Book Seven, “The Saga of Canute ‘the Great’ Sweynson”, establishes how Grand Prince Vladimir ‘the Great’ of Kiev was also known as Prince Valdamar Sveinson of Gardar, who supported his father, Sweyn ‘Forkbeard’, in attacks upon England and later became King Canute ‘the Great’ of England and also King Knute ‘the Great’ of Denmark and Norway. Unlike his father, he came to the aid of a Roman Emperor, leading six thousand picked Varangian cataphracts against Anatolian rebels, and was rewarded with the hand of Princess Anna Porphyrogennetos, a true Roman Princess born of the purple who could trace her bloodline back to Julius and Augustus Caesar. She was called Czarina, and after her, all Rus’ Grand Princes were called Czars and their offspring were sought matrimonially by European royalty.
By recreating the lives of four generations of Russian Princes and exhibiting how each generation, in succession, later ascended to their inherited thrones in Denmark, the author proves the parallels of the dual rules of Russian Princes and Danish Kings to be cumulatively more than just coincidence.
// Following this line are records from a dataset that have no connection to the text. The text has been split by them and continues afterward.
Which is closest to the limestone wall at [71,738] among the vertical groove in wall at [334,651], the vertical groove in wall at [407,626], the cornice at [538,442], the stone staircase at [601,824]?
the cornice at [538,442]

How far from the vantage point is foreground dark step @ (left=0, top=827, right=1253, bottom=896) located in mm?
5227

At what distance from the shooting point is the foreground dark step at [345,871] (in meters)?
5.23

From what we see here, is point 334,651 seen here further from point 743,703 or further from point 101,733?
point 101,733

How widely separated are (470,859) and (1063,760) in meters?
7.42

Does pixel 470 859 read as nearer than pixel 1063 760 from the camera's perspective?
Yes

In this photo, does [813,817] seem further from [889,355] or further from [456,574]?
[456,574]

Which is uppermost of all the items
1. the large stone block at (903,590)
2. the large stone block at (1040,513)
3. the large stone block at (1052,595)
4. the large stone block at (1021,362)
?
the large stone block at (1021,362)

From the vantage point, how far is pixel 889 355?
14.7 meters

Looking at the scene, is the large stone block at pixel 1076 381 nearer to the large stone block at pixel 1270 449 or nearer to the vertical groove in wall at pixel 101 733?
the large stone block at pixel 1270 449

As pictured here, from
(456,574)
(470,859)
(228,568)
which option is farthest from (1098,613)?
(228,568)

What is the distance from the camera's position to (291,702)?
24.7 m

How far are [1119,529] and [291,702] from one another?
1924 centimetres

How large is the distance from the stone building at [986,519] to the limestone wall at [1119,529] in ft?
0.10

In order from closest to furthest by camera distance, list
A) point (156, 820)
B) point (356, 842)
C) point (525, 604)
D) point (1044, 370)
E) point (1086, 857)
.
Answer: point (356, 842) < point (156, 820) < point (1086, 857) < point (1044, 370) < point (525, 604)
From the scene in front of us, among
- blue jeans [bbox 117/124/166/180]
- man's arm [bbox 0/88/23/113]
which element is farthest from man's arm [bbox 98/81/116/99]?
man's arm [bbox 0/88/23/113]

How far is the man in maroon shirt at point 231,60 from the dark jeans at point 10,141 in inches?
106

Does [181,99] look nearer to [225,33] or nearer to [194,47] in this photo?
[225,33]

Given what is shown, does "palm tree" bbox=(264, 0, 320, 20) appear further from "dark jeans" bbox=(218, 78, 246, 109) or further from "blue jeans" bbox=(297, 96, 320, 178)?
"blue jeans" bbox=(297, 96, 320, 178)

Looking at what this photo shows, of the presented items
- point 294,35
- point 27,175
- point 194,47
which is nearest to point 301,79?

And the author proves that the Danish Kings Harde Knute I, Gorm ‘the Old’ and Harald ‘Bluetooth’ Gormson/Sweyn ‘Forkbeard’ were not Stranger Kings, but were Danes of the Old Jelling Skioldung Fridlief/Frodi line of kings who only began their princely careers in Rus’ and returned to their kingly duties in Denmark with a lot of Byzantine Roman ideas and heavy cavalry and cataphracts.